Posttransplant infections occurring after 1 month of surgery are primarily attributable to surgical and technical complexity, wound infection, urinary tract infection, catheter-related infection, and pneumonia [11]. Opportunistic infections are generally uncommon during the early period after transplantation, since the full effect of immunosuppression is not reached surgery-related infection is most common in the early period after LT. Our data revealed that both the positive and negative culture groups after LT experienced a gradual decrease in the number of infection events. Therefore, it is important to consider the number of cultures immediately after LT in patients without any evidence of pretransplantation infection. However, in patients with a high MELD score, who receive DDLT, and who develop infectious episodes in the pretransplant period, it is dangerous to reduce the number of serial culture tests for infection monitoring.

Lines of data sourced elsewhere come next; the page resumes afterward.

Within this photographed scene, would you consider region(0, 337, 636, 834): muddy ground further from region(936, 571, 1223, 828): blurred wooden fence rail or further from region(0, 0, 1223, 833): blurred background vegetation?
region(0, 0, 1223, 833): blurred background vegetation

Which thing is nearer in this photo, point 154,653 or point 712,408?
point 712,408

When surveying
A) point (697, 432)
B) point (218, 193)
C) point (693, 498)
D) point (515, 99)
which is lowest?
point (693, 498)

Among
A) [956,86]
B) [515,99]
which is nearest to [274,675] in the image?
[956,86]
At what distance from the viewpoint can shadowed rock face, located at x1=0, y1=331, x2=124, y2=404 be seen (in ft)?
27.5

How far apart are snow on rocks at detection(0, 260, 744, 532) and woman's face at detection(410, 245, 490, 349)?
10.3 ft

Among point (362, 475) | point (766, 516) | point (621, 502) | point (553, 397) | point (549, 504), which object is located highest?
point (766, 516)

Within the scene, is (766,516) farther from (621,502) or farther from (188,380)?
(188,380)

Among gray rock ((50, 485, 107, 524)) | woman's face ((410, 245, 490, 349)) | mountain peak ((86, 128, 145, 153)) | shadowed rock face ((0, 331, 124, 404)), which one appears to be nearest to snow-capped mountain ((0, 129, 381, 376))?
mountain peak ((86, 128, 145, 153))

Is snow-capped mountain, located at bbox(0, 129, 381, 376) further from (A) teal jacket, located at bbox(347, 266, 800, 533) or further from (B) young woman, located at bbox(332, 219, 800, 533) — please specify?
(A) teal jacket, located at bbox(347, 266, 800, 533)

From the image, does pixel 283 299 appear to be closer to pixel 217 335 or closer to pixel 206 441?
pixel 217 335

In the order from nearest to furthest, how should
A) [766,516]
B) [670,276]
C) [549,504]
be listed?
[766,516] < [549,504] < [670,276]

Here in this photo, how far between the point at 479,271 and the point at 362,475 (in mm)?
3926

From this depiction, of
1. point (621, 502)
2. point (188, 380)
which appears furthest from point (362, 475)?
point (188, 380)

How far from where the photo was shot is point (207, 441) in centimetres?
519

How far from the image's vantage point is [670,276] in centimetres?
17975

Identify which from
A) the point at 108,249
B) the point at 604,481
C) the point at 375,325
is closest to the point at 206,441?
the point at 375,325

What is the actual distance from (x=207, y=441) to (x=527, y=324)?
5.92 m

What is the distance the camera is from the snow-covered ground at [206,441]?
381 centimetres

A limitation of our study is a retrospective study that included small number of LT patients. Another limitation of our study is that we could not identify the operational events and techniques that may have influenced surgical complications because of the retrospective nature of the study design. We also could not evaluate the biliary complexes in living donors compared to those in deceased donors. The biliary system could be a critical factor in biliary complications other than infection. A future large prospective study could provide more informative data.

In conclusion, we suggest reducing the number of culture tests performed in patients immediately after LT because full immune suppression is not reached and bacterial culture results at 1 week after LT are unlikely to be linked to infection. However, in patients with high MELD scores, who receive DDLT, or who have evidence of preoperative infection, the option of reducing the number of culture test should be seriously reconsidered.